The flowers of the Tasmanian waratah provide ample nectar and hence are a food source for bird visitors to the garden. The species can be propagated by seed, though seedlings may succumb to damping off. Growing in a natural shady location delays flowering by two to four weeks, while growing in a cooler conditions (due either to latitude or altitude) can delay flowering by up to six weeks. Pruning flower heads can promote subsequent growth of leaves and branches. It grows best in a cool climate with ample water and good drainage, and has done well in cultivation in England. The Royal Horticultural Society gave it an Award of Merit in 1934 and a First Class Certificate in 1938. The relationship between light duration and intensity, temperature, vegetative growth and flower production is poorly known. Yellow forms in cultivation were originally propagated from a plant found on Mount Wellington.

===Cultivars===
- Telopea 'Champagne' is a cultivar registered under plant breeders' rights (PBR) in 2006. Its creamy-yellow flowerheads appear from October to December. It is a three-way hybrid between T. speciosissima, T. oreades and the yellow-flowered form of T. truncata.

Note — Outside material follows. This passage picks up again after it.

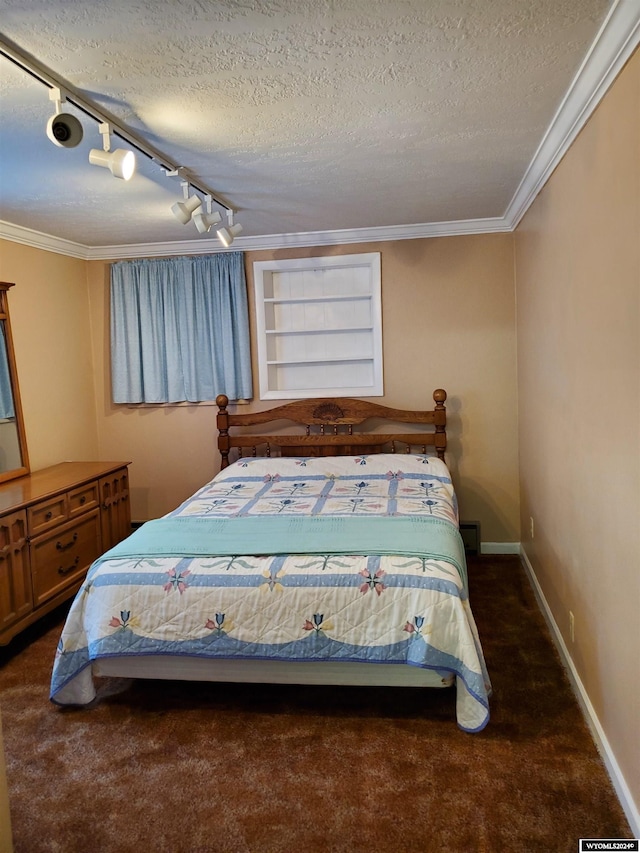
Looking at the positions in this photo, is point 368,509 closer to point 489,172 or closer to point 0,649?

- Telopea 'Golden Globe' is a cultivar registered under PBR in 2006. Larger than 'Champagne', it is also a three-way hybrid between T. speciosissima, T. oreades and the yellow-flowered form of T. truncata. It has been propagated and sold as 'Shady Lady Yellow'. It was originally bred in the Dandenongs east of Melbourne.

==Uses==
The flowers of T. truncata were once used extensively for decoration. Geoffrey Smith observed in 1909 that the collection of the flowers for this purpose had caused the decline of some populations on Mount Wellington. The timber of larger specimens has been used for inlays; it has an attractive grain and a pale red color.